There was no mention of condoms, either, which is why more than one young woman at our high school had to skip their graduation ceremony; it wasn’t just the queer kids which the Catholic curriculum failed.
The harm that the Fully Alive program caused wasn’t that of active promotion of hate against LGBTQ+ people, it was the creation of an informational void that denied me even the vocabulary to understand, let alone express, my sexuality. It promoted social isolation, stigmatized anyone that didn’t meet the straight/cis paradigm, and left me (and I have since learned, many others) with immense feelings of guilt and shame.
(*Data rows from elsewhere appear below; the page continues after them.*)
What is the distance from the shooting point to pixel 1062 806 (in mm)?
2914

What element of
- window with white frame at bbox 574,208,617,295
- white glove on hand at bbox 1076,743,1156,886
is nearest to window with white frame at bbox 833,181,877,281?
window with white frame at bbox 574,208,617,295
And the result was some pretty cringe coping mechanisms. For one, I was also attracted to women, and I was desperate to get a girlfriend because that would prove that I wasn’t gay. And since women find desperation to the point of creepiness a massive turn-off (take notes, kid) I didn’t have much luck in high school. Thank goodness this was all in an era where the internet wasn’t really a thing yet and the word “incel” had yet to be coined; I’d hate to think of what kind of chatrooms I’d have ended up in.
And then of course that informational vacuum left me without the knowledge of how relationships worked (outside the rigid guidelines of Family Life) and led to a series of disastrous decisions when I went away to college, including a relationship with an emotionally abusive predator that escalated to physical violence before I understood that I was nineteen years old and didn’t know a damn thing about what a healthy relationship looked like. And between the cops and sirens and residence gossip I was pretty thoroughly outed so I nose-dived into that identity for a few years because that’s all I understood.
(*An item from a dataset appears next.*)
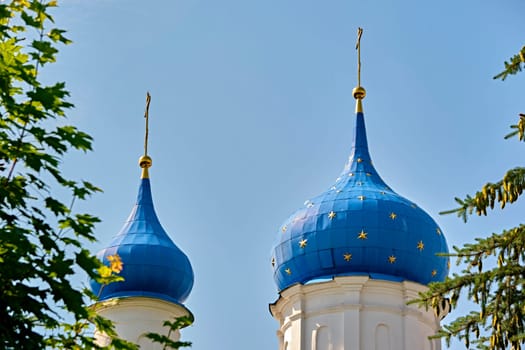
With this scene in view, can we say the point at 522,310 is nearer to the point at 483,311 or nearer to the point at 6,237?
the point at 483,311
I am, I hope, a good deal more emotionally functional these days. Or at least more interesting.
Okay, this is getting depressing, so let me circle back around to education. The problem, as far as I’m concerned, isn’t that I wasn’t given a good education about sexuality and relationships, it’s that I was given no education about it and had to sort the whole thing out myself from first principles, something which I was manifestly incompetent at.
So when I see these bigoted morons screaming about “indoctrination” and “grooming” and “protecting kids” I have to think that what they’re really looking for is kids to be ignorant, to grow up without any knowledge about sexuality at all. (And once again, there’s nothing “sexual” about a Drag Queen Storytime, that’s just a lie by right-wing bigots to justify their hatred.) They don’t want young people to have a notion that there’s more than just Boys and Girls and the Divine Sacrament of Marriage. They certainly don’t want a generation of youth growing up understanding, accepting and defending diversity.
They’ve already lost, of course, and I think they know it, which may be why they’ve become so aggressive recently in their promotion of hate.
I would like to end this with a caveat about the news story: the publisher has discontinued the Fully Alive textbooks, but it doesn’t mention whether Ontario Catholic school boards will discontinue the Fully Alive curriculum. As I don’t myself have kids in the Catholic system I’ll admit that I’m not sure what they’re doing vis a vis Family Life these days. But I hope, if they’re still teaching this nonsense, they’ve at least added information about non-cis-hetero people existing. (They could be a bit more respectful too, but I probably won’t hold my breath over that.) Young people having the information that there are people out there who don’t fit the defined heterosexual model is pretty damned important.
As an LGBTQ+ person, a little of that information at the right time would have changed my life in many ways.